PS : I'm using Apache Spark 1.6.3

1
If I may ask, why are you using MLlib's LDA ? LDA is available with spark-mleliasah
Just trying to stich pieces across several tutorials. Not opposed to take a different approach.ADJ
Then I advice to look at the official documentation concerning spark-ml. It's straightforward. Your value result is ready to feed as is normally.eliasah
Just checked my sprk version. It's 1.6 and it doesn't seem to have LDA in pyspark.ml.clusteringADJ
Will need to try it after the holiday weekend. thanks.ADJ

1 Answers

4
votes

Let's first organize imports, read the data, do some simple special characters removal and transform it into a DataFrame:

import re # needed to remove special character
from pyspark import Row

from pyspark.ml.feature import StopWordsRemover
from pyspark.ml.feature import Tokenizer, CountVectorizer
from pyspark.mllib.clustering import LDA
from pyspark.sql import functions as F
from pyspark.sql.types import StructType, StructField, LongType

pattern = re.compile('[\W_]+') 

rdd = sc.wholeTextFiles("./data/20news-bydate/*/*/*") \
    .mapValues(lambda x: pattern.sub(' ', x)).cache() # ref. https://stackoverflow.com/a/1277047/3415409

df = rdd.toDF(schema=['file', 'text'])

We will need to add an index to each Row. The following code snippet is inspired from this question about adding primary keys with Apache Spark :

row_with_index = Row(*["id"] + df.columns)

def make_row(columns):
    def _make_row(row, uid):
        row_dict = row.asDict()
        return row_with_index(*[uid] + [row_dict.get(c) for c in columns])

    return _make_row

f = make_row(df.columns)

indexed = (df.rdd
           .zipWithUniqueId()
           .map(lambda x: f(*x))
           .toDF(StructType([StructField("id", LongType(), False)] + df.schema.fields)))

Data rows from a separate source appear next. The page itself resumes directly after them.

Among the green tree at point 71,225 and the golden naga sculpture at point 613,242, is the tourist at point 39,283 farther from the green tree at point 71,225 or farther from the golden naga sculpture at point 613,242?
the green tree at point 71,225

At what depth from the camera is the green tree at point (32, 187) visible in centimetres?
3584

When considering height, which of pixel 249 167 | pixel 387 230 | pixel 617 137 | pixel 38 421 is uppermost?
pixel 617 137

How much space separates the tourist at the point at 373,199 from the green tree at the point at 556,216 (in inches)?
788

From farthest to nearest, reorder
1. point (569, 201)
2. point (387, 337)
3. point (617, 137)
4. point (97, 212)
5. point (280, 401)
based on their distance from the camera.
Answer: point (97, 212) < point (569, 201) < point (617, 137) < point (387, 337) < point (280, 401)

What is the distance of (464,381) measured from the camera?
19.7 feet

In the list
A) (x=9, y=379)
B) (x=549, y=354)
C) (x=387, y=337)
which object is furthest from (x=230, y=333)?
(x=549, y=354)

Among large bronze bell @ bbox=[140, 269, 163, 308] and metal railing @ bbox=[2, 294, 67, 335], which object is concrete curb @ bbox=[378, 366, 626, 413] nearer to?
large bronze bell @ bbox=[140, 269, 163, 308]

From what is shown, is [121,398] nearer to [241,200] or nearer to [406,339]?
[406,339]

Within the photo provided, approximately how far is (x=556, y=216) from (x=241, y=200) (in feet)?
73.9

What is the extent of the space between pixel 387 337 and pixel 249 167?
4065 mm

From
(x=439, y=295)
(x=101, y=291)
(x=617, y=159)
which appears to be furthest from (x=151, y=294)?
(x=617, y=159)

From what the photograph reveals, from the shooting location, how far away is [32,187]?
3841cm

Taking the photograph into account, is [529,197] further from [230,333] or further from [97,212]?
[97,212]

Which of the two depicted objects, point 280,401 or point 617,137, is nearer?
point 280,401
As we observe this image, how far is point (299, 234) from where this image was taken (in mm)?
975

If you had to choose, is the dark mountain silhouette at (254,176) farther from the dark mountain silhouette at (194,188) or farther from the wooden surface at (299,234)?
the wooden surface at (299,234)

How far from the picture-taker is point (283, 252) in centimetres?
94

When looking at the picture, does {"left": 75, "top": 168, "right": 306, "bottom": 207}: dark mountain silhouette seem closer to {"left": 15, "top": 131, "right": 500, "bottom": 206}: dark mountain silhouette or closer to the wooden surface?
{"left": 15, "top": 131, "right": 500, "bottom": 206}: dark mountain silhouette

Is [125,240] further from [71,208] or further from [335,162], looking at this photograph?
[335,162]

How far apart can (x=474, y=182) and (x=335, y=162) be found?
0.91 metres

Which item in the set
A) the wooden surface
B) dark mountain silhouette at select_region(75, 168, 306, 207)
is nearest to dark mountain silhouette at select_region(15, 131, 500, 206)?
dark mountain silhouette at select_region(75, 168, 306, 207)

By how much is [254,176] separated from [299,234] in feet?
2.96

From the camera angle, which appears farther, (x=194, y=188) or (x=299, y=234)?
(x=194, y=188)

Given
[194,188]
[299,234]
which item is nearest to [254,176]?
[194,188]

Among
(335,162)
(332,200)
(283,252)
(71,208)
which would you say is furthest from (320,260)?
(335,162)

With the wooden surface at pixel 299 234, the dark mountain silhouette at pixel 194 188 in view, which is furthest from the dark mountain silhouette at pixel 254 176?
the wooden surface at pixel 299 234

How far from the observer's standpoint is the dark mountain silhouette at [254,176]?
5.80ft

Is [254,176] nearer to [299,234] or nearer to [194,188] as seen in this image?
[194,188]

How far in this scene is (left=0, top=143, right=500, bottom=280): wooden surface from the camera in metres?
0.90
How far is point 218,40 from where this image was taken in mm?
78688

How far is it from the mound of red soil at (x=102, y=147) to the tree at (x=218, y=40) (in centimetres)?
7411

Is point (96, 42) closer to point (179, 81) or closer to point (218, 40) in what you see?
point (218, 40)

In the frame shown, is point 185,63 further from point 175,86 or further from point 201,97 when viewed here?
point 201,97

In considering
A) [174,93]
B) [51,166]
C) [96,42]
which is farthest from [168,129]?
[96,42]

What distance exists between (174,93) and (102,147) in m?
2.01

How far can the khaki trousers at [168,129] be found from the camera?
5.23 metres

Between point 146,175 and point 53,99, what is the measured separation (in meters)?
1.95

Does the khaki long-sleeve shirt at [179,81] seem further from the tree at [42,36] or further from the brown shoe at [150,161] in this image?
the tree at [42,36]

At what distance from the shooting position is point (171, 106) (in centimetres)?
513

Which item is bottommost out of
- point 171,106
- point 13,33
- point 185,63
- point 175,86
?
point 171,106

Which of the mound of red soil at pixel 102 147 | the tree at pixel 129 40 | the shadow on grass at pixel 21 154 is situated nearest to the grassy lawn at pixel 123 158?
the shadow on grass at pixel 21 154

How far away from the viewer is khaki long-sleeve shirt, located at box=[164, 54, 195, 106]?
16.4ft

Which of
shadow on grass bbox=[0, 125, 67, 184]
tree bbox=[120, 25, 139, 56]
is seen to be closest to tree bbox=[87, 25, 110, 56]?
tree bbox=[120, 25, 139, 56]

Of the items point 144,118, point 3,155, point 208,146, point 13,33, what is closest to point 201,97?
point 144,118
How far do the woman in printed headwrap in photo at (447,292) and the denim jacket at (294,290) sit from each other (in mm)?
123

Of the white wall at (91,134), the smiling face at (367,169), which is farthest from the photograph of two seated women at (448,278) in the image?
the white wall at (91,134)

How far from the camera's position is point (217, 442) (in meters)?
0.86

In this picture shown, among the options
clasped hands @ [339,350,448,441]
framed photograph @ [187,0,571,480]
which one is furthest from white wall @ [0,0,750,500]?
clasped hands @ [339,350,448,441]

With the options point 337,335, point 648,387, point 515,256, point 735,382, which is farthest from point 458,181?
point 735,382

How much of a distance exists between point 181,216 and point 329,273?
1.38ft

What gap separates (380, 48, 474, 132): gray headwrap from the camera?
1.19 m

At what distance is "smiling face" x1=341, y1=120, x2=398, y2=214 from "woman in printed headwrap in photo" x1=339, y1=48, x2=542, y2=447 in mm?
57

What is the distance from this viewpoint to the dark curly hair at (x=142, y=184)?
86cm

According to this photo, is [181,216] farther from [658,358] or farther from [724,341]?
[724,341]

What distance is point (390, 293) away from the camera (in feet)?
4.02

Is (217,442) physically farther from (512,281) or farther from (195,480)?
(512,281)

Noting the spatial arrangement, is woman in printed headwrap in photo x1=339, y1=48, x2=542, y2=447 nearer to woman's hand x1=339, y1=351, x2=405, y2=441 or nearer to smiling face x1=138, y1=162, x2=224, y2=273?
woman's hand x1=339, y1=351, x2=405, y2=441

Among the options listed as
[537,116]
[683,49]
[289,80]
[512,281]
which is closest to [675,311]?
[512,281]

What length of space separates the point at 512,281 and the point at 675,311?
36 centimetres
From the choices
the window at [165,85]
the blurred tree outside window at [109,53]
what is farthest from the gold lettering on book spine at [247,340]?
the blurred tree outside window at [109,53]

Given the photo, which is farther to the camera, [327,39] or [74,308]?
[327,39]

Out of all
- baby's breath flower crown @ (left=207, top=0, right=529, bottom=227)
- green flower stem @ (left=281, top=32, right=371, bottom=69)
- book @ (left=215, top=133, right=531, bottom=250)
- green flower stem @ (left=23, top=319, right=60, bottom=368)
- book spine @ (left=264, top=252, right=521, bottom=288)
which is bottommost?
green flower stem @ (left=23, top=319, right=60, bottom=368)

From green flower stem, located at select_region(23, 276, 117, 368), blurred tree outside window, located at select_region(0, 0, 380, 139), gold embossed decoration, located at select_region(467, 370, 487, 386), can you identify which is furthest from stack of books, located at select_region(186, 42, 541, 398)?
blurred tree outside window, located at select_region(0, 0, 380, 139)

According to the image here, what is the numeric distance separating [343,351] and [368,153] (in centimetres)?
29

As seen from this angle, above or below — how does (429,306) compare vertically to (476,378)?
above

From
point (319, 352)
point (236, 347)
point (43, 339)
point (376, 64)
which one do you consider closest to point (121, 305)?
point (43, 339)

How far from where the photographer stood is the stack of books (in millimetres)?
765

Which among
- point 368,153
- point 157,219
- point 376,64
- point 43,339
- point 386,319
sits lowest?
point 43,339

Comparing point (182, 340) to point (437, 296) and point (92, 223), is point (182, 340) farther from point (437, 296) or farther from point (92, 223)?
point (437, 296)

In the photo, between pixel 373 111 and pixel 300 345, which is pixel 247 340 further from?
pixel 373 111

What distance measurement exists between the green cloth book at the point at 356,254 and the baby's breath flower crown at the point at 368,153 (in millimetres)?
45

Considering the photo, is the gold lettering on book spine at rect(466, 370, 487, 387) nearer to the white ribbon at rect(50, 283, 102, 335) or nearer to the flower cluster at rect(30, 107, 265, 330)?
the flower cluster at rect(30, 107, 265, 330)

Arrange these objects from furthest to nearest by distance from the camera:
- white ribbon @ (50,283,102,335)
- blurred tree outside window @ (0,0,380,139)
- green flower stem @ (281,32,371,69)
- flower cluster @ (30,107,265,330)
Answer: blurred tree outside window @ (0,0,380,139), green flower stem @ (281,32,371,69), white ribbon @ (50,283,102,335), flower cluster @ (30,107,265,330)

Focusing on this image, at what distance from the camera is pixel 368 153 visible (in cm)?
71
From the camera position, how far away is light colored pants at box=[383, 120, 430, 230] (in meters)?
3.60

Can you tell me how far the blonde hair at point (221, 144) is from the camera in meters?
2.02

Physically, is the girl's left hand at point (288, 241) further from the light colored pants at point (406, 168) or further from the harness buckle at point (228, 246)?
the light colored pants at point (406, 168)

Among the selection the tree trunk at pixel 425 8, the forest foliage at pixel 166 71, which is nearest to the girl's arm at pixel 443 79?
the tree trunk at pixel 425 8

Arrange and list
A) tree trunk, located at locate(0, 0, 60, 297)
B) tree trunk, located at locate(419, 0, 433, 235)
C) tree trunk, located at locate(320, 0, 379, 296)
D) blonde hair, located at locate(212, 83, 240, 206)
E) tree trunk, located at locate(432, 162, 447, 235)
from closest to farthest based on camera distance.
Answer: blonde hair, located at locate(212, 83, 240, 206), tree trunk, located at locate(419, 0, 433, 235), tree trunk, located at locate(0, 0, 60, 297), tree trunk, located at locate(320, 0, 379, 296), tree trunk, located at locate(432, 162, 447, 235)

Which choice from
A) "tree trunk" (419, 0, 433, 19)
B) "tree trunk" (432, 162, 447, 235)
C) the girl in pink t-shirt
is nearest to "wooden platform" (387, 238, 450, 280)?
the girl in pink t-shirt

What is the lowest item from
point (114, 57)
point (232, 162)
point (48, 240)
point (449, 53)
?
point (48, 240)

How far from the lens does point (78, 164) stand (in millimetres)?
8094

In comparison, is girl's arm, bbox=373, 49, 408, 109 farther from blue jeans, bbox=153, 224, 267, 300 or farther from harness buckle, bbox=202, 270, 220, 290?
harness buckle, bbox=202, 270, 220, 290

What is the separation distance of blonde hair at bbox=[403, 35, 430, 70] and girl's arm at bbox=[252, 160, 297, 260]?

Once we have added the index, we can proceed to the features cleansing, extraction and transformation :

# tokenize
tokenizer = Tokenizer(inputCol="text", outputCol="tokens")
tokenized = tokenizer.transform(indexed)

# remove stop words
remover = StopWordsRemover(inputCol="tokens", outputCol="words")
cleaned = remover.transform(tokenized)

# vectorize
cv = CountVectorizer(inputCol="words", outputCol="vectors")
count_vectorizer_model = cv.fit(cleaned)
result = count_vectorizer_model.transform(cleaned)

Now, let's transform the results dataframe back to rdd

corpus = result.select(F.col('id').cast("long"), 'vectors').rdd \
    .map(lambda x: [x[0], x[1]])

Our data is now ready to be trained :

# training data
lda_model = LDA.train(rdd=corpus, k=10, seed=12, maxIterations=50)
# extracting topics
topics = lda_model.describeTopics(maxTermsPerTopic=10)
# extraction vocabulary
vocabulary = count_vectorizer_model.vocabulary

We can print the topics descriptions now as followed :

for topic in range(len(topics)):
    print("topic {} : ".format(topic))
    words = topics[topic][0]
    scores = topics[topic][1]
    [print(vocabulary[words[word]], "->", scores[word]) for word in range(len(words))]

PS : This above code was tested with Spark 1.6.3.